- Your instructions:
Output every entry exactly as written.

[Opening Data in this exercise section]

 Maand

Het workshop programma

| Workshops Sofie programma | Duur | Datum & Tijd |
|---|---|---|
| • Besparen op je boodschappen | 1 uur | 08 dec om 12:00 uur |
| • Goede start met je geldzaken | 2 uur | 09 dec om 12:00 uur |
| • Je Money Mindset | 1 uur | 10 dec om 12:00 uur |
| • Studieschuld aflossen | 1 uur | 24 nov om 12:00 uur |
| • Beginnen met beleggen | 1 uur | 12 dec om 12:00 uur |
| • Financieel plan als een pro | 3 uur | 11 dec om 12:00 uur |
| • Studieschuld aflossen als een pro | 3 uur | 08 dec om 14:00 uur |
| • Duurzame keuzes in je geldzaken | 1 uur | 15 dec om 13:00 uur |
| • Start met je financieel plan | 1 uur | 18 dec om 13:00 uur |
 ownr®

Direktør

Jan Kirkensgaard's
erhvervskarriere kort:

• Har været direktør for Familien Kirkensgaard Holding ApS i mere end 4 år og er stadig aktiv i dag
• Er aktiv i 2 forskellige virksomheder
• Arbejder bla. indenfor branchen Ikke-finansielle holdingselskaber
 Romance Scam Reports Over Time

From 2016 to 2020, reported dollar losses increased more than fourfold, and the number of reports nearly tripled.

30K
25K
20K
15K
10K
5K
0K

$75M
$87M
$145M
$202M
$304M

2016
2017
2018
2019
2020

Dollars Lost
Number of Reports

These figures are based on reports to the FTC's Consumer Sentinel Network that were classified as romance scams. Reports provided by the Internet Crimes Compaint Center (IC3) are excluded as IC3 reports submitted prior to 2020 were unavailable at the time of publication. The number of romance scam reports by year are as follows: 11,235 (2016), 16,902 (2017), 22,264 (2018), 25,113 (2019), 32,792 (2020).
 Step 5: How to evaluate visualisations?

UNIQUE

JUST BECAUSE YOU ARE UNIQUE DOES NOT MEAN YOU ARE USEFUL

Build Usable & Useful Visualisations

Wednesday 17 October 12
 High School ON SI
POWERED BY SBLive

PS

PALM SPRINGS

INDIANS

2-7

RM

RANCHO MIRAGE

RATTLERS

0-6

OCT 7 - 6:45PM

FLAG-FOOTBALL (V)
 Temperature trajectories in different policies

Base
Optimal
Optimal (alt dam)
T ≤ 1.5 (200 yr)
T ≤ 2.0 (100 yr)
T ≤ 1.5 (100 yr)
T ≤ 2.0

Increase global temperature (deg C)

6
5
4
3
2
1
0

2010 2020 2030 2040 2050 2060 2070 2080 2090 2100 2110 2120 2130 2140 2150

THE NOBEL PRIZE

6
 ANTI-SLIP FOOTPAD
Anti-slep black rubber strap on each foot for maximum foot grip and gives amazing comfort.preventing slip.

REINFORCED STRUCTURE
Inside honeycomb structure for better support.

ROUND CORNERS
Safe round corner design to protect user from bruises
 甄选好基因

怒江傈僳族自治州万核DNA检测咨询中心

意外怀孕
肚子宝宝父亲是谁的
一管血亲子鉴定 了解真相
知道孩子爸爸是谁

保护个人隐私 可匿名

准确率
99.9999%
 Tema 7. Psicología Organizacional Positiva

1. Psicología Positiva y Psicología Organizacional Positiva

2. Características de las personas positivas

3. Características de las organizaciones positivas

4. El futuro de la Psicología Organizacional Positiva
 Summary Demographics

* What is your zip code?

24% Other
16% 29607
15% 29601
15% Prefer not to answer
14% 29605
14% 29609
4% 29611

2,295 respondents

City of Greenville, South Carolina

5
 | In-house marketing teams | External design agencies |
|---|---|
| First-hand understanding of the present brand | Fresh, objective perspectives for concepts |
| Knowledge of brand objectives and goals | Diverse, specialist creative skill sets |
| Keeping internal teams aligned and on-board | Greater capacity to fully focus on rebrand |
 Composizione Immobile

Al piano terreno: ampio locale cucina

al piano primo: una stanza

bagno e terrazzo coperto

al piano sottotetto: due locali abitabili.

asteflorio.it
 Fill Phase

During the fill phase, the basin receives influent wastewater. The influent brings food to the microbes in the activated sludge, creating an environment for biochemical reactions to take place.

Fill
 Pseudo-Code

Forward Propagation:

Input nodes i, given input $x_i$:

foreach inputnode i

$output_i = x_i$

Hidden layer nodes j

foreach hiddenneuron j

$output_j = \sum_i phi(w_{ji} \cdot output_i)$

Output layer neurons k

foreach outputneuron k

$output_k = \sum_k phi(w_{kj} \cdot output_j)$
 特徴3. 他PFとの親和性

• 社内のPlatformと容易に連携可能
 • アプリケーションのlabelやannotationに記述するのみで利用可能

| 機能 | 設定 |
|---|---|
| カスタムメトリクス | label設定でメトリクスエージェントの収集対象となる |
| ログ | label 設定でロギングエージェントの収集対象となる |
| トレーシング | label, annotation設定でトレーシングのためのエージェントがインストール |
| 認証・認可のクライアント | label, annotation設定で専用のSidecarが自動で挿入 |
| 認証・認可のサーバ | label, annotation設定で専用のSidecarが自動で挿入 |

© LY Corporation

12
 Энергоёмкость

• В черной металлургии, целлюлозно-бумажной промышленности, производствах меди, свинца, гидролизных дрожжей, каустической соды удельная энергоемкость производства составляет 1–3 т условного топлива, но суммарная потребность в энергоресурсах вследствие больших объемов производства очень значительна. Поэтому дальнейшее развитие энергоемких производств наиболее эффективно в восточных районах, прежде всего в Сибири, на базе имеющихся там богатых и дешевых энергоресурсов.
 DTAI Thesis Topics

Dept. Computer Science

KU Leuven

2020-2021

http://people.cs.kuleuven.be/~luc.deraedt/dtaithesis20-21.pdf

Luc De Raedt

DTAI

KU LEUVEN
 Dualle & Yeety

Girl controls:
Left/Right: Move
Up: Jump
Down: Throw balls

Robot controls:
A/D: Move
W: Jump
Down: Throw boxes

[Closing Data in this exercise section]

- Reply to the exercise:
 Maand

Het workshop programma

| Workshops Sofie programma | Duur | Datum & Tijd |
|---|---|---|
| • Besparen op je boodschappen | 1 uur | 08 dec om 12:00 uur |
| • Goede start met je geldzaken | 2 uur | 09 dec om 12:00 uur |
| • Je Money Mindset | 1 uur | 10 dec om 12:00 uur |
| • Studieschuld aflossen | 1 uur | 24 nov om 12:00 uur |
| • Beginnen met beleggen | 1 uur | 12 dec om 12:00 uur |
| • Financieel plan als een pro | 3 uur | 11 dec om 12:00 uur |
| • Studieschuld aflossen als een pro | 3 uur | 08 dec om 14:00 uur |
| • Duurzame keuzes in je geldzaken | 1 uur | 15 dec om 13:00 uur |
| • Start met je financieel plan | 1 uur | 18 dec om 13:00 uur |
 ownr®

Direktør

Jan Kirkensgaard's
erhvervskarriere kort:

• Har været direktør for Familien Kirkensgaard Holding ApS i mere end 4 år og er stadig aktiv i dag
• Er aktiv i 2 forskellige virksomheder
• Arbejder bla. indenfor branchen Ikke-finansielle holdingselskaber
 Romance Scam Reports Over Time

From 2016 to 2020, reported dollar losses increased more than fourfold, and the number of reports nearly tripled.

30K
25K
20K
15K
10K
5K
0K

$75M
$87M
$145M
$202M
$304M

2016
2017
2018
2019
2020

Dollars Lost
Number of Reports

These figures are based on reports to the FTC's Consumer Sentinel Network that were classified as romance scams. Reports provided by the Internet Crimes Compaint Center (IC3) are excluded as IC3 reports submitted prior to 2020 were unavailable at the time of publication. The number of romance scam reports by year are as follows: 11,235 (2016), 16,902 (2017), 22,264 (2018), 25,113 (2019), 32,792 (2020).
 Step 5: How to evaluate visualisations?

UNIQUE

JUST BECAUSE YOU ARE UNIQUE DOES NOT MEAN YOU ARE USEFUL

Build Usable & Useful Visualisations

Wednesday 17 October 12
 High School ON SI
POWERED BY SBLive

PS

PALM SPRINGS

INDIANS

2-7

RM

RANCHO MIRAGE

RATTLERS

0-6

OCT 7 - 6:45PM

FLAG-FOOTBALL (V)
 Temperature trajectories in different policies

Base
Optimal
Optimal (alt dam)
T ≤ 1.5 (200 yr)
T ≤ 2.0 (100 yr)
T ≤ 1.5 (100 yr)
T ≤ 2.0

Increase global temperature (deg C)

6
5
4
3
2
1
0

2010 2020 2030 2040 2050 2060 2070 2080 2090 2100 2110 2120 2130 2140 2150

THE NOBEL PRIZE

6
 ANTI-SLIP FOOTPAD
Anti-slep black rubber strap on each foot for maximum foot grip and gives amazing comfort.preventing slip.

REINFORCED STRUCTURE
Inside honeycomb structure for better support.

ROUND CORNERS
Safe round corner design to protect user from bruises
 甄选好基因

怒江傈僳族自治州万核DNA检测咨询中心

意外怀孕
肚子宝宝父亲是谁的
一管血亲子鉴定 了解真相
知道孩子爸爸是谁

保护个人隐私 可匿名

准确率
99.9999%
 Tema 7. Psicología Organizacional Positiva

1. Psicología Positiva y Psicología Organizacional Positiva

2. Características de las personas positivas

3. Características de las organizaciones positivas

4. El futuro de la Psicología Organizacional Positiva
 Summary Demographics

* What is your zip code?

24% Other
16% 29607
15% 29601
15% Prefer not to answer
14% 29605
14% 29609
4% 29611

2,295 respondents

City of Greenville, South Carolina

5
 | In-house marketing teams | External design agencies |
|---|---|
| First-hand understanding of the present brand | Fresh, objective perspectives for concepts |
| Knowledge of brand objectives and goals | Diverse, specialist creative skill sets |
| Keeping internal teams aligned and on-board | Greater capacity to fully focus on rebrand |
 Composizione Immobile

Al piano terreno: ampio locale cucina

al piano primo: una stanza

bagno e terrazzo coperto

al piano sottotetto: due locali abitabili.

asteflorio.it
 Fill Phase

During the fill phase, the basin receives influent wastewater. The influent brings food to the microbes in the activated sludge, creating an environment for biochemical reactions to take place.

Fill
 Pseudo-Code

Forward Propagation:

Input nodes i, given input $x_i$:

foreach inputnode i

$output_i = x_i$

Hidden layer nodes j

foreach hiddenneuron j

$output_j = \sum_i phi(w_{ji} \cdot output_i)$

Output layer neurons k

foreach outputneuron k

$output_k = \sum_k phi(w_{kj} \cdot output_j)$
 特徴3. 他PFとの親和性

• 社内のPlatformと容易に連携可能
 • アプリケーションのlabelやannotationに記述するのみで利用可能

| 機能 | 設定 |
|---|---|
| カスタムメトリクス | label設定でメトリクスエージェントの収集対象となる |
| ログ | label 設定でロギングエージェントの収集対象となる |
| トレーシング | label, annotation設定でトレーシングのためのエージェントがインストール |
| 認証・認可のクライアント | label, annotation設定で専用のSidecarが自動で挿入 |
| 認証・認可のサーバ | label, annotation設定で専用のSidecarが自動で挿入 |

© LY Corporation

12
 Энергоёмкость

• В черной металлургии, целлюлозно-бумажной промышленности, производствах меди, свинца, гидролизных дрожжей, каустической соды удельная энергоемкость производства составляет 1–3 т условного топлива, но суммарная потребность в энергоресурсах вследствие больших объемов производства очень значительна. Поэтому дальнейшее развитие энергоемких производств наиболее эффективно в восточных районах, прежде всего в Сибири, на базе имеющихся там богатых и дешевых энергоресурсов.
 DTAI Thesis Topics

Dept. Computer Science

KU Leuven

2020-2021

http://people.cs.kuleuven.be/~luc.deraedt/dtaithesis20-21.pdf

Luc De Raedt

DTAI

KU LEUVEN
 Dualle & Yeety

Girl controls:
Left/Right: Move
Up: Jump
Down: Throw balls

Robot controls:
A/D: Move
W: Jump
Down: Throw boxes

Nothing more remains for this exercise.